Describe how Open MPI was installed (e.g., from a source/distribution tarball, from a git clone, from an operating system distribution package, etc.)

See above.

If you are building/installing from a git clone, please copy-n-paste the output from git submodule status.

 e32e0179bc6bd1637f92690511ce6091719fa046 3rd-party/openpmix (v1.1.3-4036-ge32e0179)
 1d867e84981077bffda9ad9d44ff415a3f6d91c4 3rd-party/prrte (psrvr-v2.0.0rc1-4783-g1d867e8498)
 dfff67569fb72dbf8d73a1dcf74d091dad93f71b config/oac (remotes/origin/HEAD)
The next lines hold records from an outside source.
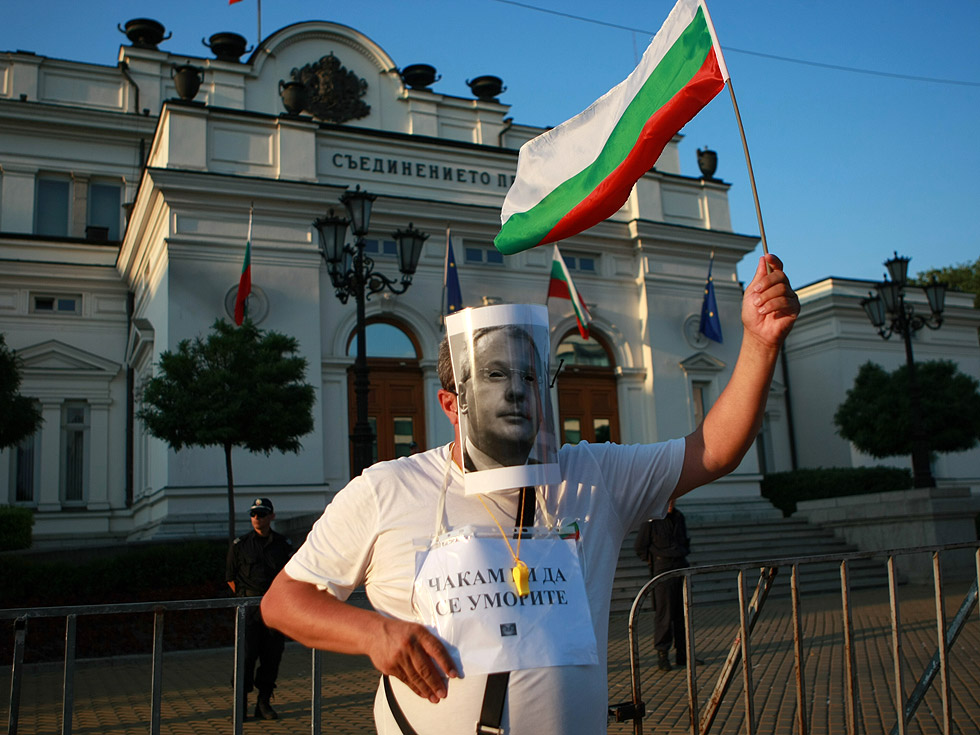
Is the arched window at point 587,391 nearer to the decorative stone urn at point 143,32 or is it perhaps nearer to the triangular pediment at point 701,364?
the triangular pediment at point 701,364

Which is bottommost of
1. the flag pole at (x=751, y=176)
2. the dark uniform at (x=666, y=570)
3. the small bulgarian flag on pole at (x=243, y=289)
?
the dark uniform at (x=666, y=570)

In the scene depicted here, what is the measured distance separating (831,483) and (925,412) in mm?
4211

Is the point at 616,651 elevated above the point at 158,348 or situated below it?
below

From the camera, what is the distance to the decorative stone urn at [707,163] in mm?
28516

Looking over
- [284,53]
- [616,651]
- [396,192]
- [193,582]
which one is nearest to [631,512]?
[616,651]

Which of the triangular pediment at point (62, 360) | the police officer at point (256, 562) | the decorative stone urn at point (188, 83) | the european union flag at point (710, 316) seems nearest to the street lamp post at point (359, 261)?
the police officer at point (256, 562)

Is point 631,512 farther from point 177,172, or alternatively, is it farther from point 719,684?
point 177,172

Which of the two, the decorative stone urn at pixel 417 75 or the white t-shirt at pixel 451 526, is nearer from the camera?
the white t-shirt at pixel 451 526

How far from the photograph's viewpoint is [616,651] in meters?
9.12

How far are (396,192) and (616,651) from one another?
55.1 feet

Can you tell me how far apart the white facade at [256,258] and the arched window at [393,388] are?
0.71 feet

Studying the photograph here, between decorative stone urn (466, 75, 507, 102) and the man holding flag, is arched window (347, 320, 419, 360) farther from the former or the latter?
the man holding flag

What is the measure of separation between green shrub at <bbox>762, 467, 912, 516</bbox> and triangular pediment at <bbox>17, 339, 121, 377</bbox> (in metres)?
21.3

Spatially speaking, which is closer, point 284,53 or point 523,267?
point 523,267
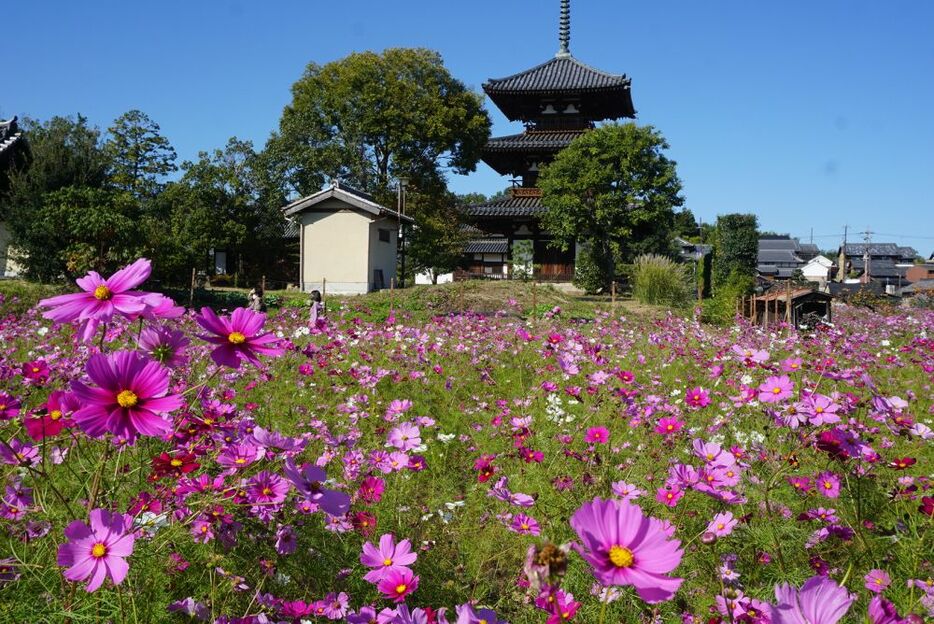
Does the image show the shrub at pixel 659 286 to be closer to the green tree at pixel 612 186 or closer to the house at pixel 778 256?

Please describe the system on which you are running

Linux oppenheimer 6.5.0-35-generic #35~22.04.1-Ubuntu SMP PREEMPT_DYNAMIC Tue May  7 09:00:52 UTC 2 x86_64 x86_64 x86_64 GNU/Linux
AMD Ryzen 9 7950X 16-Core Processor

Details of the problem

$ make test_file.x && ls a aa ; echo "====" ; /opt/ompi/llvm/bin/mpirun -n 1 ./test_file.x ; echo "====" ; touch a aa ; ls a aa ; echo "====" ; /opt/ompi/llvm/bin/mpirun -n 1 ./test_file.x ; echo "====" ; ls a aa
make: 'test_file.x' is up to date.
ls: cannot access 'a': No such file or directory
ls: cannot access 'aa': No such file or directory
====
 I am  0  of  1  of WORLD
 filename = "a        "
 open failed
 why? MPI_ERR_OTHER: known error not in list

 close failed
 why? MPI_ERR_FILE: invalid file

 delete failed
 why? MPI_ERR_FILE: invalid file

 filename = "aa       "
 done
====
a  aa
====
 I am  0  of  1  of WORLD
 filename = "a        "
 open failed
 why? MPI_ERR_OTHER: known error not in list

 close failed
 why? MPI_ERR_FILE: invalid file

 delete failed
 why? MPI_ERR_FILE: invalid file

 filename = "aa       "
 done
====
ls: cannot access 'a': No such file or directory
ls: cannot access 'aa': No such file or directory
program main
    use mpi_f08
    implicit none
    integer :: ierror, slen
    integer :: me, np
    integer :: amode
    type(MPI_File) :: f
    character(len=9) :: filename
    character(len=MPI_MAX_ERROR_STRING) :: string

    call MPI_Init(ierror)

    call MPI_Comm_rank(MPI_COMM_WORLD,me)
    call MPI_Comm_size(MPI_COMM_WORLD,np)
    print*,'I am ',me,' of ',np,' of WORLD'

    filename = "a"
    print*,'filename = "',filename,'"'
    amode = IOR( MPI_MODE_CREATE, MPI_MODE_RDWR )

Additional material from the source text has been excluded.